If the applicant is late with their payments, it will have an adverse impact on your credit report.
It is worth noting that there have been many court cases, some of which have been highlighted in the New York Times, which state that even if the original applicant of the loan dies, the person who co-signs the loan would still be required to pay it back.
Your salary can be garnished
If you co-sign a student loan, it would not be pleasing to know that your salary may be garnished if the loan is not paid back.
In addition to this, the money may be deducted from your tax refund.
In case you get into money issues, you will find that the student loan cannot be discharged through bankruptcy.
Once you have them, you are always going to have them.
You can be released from your obligations
If the primary loan applicant agrees to do so, and they have the credit score and income to show that they can afford the loan, then they will be able to discharge the duties of the co-signer.
It’s a fairly straightforward process once you get in touch with your lender.
However, you have to make sure that the following conditions have been fulfilled:
- Primary loan applicant agrees. You can’t be discharged without their consent.
- They have a good credit score.
- They clearly have the money that is required to pay back the loan on time.
Should you co-sign for a student loan?
It is entirely up to you.
However, it may be worth looking at this chart.
The ratio of growth of debt to the wage increase is alarmingly high.
As you can see, while student loans have gone up in recent years, they are not climbing at the same speed that wages are.
They are rising at an even faster pace.
This means that, overall, student loans are becoming more and more difficult for people to be able to pay back on time.
You also have to be aware that student loans take a while to pay back.
In fact, they take years to pay back.
History has demonstrated time and time again that the economy is cyclical.
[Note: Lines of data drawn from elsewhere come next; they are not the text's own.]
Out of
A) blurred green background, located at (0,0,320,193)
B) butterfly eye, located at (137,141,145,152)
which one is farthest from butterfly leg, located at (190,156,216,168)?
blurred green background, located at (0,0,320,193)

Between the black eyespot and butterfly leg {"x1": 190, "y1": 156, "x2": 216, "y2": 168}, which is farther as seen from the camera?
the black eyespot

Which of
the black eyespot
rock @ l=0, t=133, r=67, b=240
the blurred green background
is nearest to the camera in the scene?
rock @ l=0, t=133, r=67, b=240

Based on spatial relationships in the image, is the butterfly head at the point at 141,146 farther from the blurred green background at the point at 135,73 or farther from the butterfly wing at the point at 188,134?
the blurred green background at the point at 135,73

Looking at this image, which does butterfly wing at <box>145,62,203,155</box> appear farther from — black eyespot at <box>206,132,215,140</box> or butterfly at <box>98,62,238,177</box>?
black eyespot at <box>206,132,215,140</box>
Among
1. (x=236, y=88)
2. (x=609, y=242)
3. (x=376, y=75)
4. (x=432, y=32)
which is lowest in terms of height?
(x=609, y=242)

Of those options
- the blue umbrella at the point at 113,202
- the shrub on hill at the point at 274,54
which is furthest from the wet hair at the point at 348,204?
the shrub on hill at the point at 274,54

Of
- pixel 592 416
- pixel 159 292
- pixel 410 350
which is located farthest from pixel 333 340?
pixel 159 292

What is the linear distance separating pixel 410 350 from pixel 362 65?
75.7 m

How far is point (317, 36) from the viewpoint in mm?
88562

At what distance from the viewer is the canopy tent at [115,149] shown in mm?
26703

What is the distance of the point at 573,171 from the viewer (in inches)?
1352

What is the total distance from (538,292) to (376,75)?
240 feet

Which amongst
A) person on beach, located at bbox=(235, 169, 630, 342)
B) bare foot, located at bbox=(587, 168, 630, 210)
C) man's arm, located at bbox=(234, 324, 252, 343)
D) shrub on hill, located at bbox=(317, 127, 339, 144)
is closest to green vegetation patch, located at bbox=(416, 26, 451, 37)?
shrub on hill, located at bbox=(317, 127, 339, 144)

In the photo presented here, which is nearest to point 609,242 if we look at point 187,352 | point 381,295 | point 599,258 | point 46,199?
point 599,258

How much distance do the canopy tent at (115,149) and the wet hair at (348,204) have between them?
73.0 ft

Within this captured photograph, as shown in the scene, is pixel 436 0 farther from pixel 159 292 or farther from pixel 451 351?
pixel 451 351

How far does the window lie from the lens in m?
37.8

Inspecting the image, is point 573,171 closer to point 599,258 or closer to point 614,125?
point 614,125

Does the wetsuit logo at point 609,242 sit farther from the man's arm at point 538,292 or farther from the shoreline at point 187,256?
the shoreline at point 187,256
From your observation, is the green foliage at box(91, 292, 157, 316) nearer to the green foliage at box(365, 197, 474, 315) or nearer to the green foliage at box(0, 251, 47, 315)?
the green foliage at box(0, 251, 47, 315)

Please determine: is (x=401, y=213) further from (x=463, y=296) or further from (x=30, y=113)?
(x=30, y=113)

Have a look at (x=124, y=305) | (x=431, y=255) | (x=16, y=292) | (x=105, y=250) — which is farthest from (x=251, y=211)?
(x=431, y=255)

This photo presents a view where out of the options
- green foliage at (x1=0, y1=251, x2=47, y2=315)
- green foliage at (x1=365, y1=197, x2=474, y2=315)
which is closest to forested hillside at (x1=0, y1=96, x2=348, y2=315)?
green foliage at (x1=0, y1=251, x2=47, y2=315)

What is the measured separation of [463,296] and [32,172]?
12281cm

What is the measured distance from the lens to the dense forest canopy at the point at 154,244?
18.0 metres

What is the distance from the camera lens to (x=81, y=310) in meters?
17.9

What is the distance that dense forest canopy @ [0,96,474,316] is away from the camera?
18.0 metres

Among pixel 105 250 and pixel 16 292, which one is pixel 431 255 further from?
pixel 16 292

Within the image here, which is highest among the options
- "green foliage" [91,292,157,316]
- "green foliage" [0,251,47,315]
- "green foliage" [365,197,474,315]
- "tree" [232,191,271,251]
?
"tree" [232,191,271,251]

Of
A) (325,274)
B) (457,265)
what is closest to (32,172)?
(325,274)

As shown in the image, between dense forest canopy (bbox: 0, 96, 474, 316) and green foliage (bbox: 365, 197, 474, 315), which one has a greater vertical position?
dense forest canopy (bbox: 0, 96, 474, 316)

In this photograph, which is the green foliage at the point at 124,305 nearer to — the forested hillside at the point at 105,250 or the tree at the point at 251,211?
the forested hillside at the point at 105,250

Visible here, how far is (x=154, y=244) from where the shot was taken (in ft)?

While we are currently recovering from a pretty big recession that occurred a few years ago, sooner or later another recession is going to come along.
This will make it even harder to pay back the loans that are due.
People lose their jobs; interest rates go up etc.
To make matters worse, the longer length of a student loan means that it is likely that a few recessions will come along, some big, some small.
This means that you are going to be constantly exposed to risk.
If you can afford to co-sign the student loan, and you are fairly confident that you will be able to pay it back on time, it really is going to help the student.
Once they start earning money, they will be able to remove you as a co-signer anyway.
However, you have to remember that relationships get affected when loans are not paid back on time.
So, be ready to face ugly situations in such a case.
Essentially, if you are willing to take the risk and co-sign a loan then by all means do so.
However, you have to remember that things may not necessarily work as planned.
It is vital to have a frank talk with the student applicant before you co-sign a loan, be it your own children or grandchildren.
It’s risky, but if both parties have clarity about their commitments, it’s going to be a smooth affair.